▶ **Exercise description**
Set down all of the records exactly.

=== Dataset ===

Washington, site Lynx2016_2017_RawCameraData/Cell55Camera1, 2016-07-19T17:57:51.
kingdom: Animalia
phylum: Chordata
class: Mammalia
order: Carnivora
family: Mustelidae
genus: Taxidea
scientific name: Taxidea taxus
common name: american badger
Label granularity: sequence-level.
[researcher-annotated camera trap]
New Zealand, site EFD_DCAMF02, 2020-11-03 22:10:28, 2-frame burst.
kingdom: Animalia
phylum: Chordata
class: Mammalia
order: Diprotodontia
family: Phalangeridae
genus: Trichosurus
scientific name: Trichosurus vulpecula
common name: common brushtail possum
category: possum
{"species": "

===

▶ **Your solution**
Washington, site Lynx2016_2017_RawCameraData/Cell55Camera1, 2016-07-19T17:57:51.
kingdom: Animalia
phylum: Chordata
class: Mammalia
order: Carnivora
family: Mustelidae
genus: Taxidea
scientific name: Taxidea taxus
common name: american badger
Label granularity: sequence-level.
[researcher-annotated camera trap]
New Zealand, site EFD_DCAMF02, 2020-11-03 22:10:28, 2-frame burst.
kingdom: Animalia
phylum: Chordata
class: Mammalia
order: Diprotodontia
family: Phalangeridae
genus: Trichosurus
scientific name: Trichosurus vulpecula
common name: common brushtail possum
category: possum
{"species": "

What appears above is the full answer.